Linguistic and Cultural Resources
Keeping the Promise


Dari/Pashto Phrasebook. The Center for Languages of the Central Asian Region at Indiana University Bloomington developed this Dari/Pashto phrasebook for people who assist with any of our Afghan guests who have arrived in the United States. The phrasebook may be used either by English speakers who are assisting or by speakers of Dari or Pashto who are being assisted.

Afghan Immigrants in the United States. Migration Policy Institute, 2021
This article provides information on the Afghan refugee and diaspora communities in the United States. The resource describes the immigration trends and growth of Afghan population in the U.S. The article also discusses themes of distribution of Afghan refugees, their English proficiency; demographics and educational backgrounds; economic and immigration status; and other factors associated with Afghan population in the United States.

An Analysis of Conflict Between Pashto and Dari Languages of Afghanistan. Central Asia Journal, 2018.
This article discusses the languages spoken in Afghanistan. Mainly, it focuses on two official languages of the country, Dari and Pashto. The article traces the history of the two languages and their paths to becoming official languages. Some linguistic similarities and differences between Dari and Pashto are also highlighted. The article also addresses historical and cultural conflicts and competition between the two languages and how this conflict is reflected in the Afghan society.

MustGo. Dari
This webpage provides information about Dari language including its history, status, grammar, phonology, and numerical system.

MustGo. Pashto
This webpage provides information about Pashto language including its history, status, grammar, phonology, and numerical system.

The Afghans Their History and Culture. Center for Applied Linguistics. The Cultural Orientation Resource Center. Culture Profile, 2002.
This resource is a basic introduction to the people, history, and cultures of Afghanistan. It is designed primarily for service providers assisting the Afghan refugees in the United States. The resource covers multiple topics on Afghan population including information on Afghan refugees in the U.S.; history and religion of Afghanistan; Afghan daily life; language, literacy, and education; and cross-cultural adjustment challenges.

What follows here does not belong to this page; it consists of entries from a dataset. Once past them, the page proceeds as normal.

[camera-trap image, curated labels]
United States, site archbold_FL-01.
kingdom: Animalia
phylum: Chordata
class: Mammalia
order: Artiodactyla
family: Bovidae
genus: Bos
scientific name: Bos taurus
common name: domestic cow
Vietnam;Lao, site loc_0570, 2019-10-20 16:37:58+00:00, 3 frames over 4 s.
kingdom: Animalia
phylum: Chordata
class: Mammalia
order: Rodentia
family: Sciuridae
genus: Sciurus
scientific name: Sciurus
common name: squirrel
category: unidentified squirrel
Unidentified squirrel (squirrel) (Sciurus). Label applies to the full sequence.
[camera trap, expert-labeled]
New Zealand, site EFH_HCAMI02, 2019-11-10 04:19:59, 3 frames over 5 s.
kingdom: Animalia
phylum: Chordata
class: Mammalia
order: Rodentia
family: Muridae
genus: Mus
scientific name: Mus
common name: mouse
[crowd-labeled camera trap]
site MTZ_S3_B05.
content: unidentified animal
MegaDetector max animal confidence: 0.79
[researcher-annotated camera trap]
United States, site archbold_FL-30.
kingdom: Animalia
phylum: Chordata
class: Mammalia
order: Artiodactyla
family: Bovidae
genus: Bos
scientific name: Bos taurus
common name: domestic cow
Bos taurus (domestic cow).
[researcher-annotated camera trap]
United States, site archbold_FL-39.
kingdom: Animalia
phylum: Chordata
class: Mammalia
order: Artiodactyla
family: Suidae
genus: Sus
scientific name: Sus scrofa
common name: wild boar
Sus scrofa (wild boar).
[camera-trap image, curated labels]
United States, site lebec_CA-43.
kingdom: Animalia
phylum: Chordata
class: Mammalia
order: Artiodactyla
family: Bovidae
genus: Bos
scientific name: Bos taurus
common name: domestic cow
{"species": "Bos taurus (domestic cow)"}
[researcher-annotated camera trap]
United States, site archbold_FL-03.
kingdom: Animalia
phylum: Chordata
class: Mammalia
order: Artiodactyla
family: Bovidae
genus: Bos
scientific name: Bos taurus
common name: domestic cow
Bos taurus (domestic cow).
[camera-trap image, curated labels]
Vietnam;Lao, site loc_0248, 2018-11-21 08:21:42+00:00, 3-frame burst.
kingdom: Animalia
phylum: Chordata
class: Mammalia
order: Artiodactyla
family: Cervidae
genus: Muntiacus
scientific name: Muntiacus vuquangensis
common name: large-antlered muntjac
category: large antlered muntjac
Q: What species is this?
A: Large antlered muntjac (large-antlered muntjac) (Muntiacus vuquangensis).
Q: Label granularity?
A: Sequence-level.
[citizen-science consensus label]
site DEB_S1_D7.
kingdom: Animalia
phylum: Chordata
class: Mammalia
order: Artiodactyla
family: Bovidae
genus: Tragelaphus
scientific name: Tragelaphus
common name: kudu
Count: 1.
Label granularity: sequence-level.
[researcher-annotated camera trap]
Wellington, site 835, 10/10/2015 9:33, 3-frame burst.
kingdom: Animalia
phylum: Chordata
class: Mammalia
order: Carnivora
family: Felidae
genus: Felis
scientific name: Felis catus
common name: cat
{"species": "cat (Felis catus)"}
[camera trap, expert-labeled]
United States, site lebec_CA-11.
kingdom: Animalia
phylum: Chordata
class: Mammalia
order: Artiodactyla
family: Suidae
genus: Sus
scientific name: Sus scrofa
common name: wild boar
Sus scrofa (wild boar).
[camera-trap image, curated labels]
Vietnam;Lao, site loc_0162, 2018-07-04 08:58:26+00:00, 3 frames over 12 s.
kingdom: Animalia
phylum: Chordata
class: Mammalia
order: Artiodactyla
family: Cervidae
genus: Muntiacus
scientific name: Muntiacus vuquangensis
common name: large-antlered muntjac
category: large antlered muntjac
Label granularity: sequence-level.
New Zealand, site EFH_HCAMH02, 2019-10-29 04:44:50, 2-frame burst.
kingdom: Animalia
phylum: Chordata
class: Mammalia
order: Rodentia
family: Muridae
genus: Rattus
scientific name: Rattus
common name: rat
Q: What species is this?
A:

Even though this resource was published almost 20 years ago, most of its historical and cultural content may still be relevant.

The CIA World Factbook. Afghanistan
This page provides background on Afghanistan as well as geographical, demographic, and cultural information on Afghanistan and its people.

Translation and Interpretation Network
TIN is a premier full-service language access provider in the Dallas Fort Worth area and beyond. This success has been achieved by providing the highest quality interpreting services through professionally trained and certified interpreters, experienced translators who produce high quality document translations; and innovative, industry-leading trainings for customers and individual interpreters.

CORE Afghan Backgrounder
This backgrounder contains historical, political, and cultural information intended to cultivate a general understanding of Afghans who are arriving to the U.S. The ongoing crisis in Afghanistan is complex and spans decades. CORE produced this backgrounder to aid U.S. Resettlement Agencies (RAs) and their local affiliates to provide culturally appropriate Cultural Orientation (CO) and other services to newly arrived Afghans.

Who Are the Afghan Newcomers? Understanding the Background and Socio-Cultural Strengths and Needs of Afghan Evacuees to the United States
This webinar produced by the IRC switchboard provides an overview of events leading to the displacement of Afghan newcomers to the U.S. (also known as evacuees from Afghanistan). It also covers the social and cultural aspects that distinguish this population from other refugee groups in the United States. This webinar is aimed at all resettlement service providers who will be working with incoming Afghan clients, including humanitarian parolees, Special Immigrant Visa (SIV) holders, and others.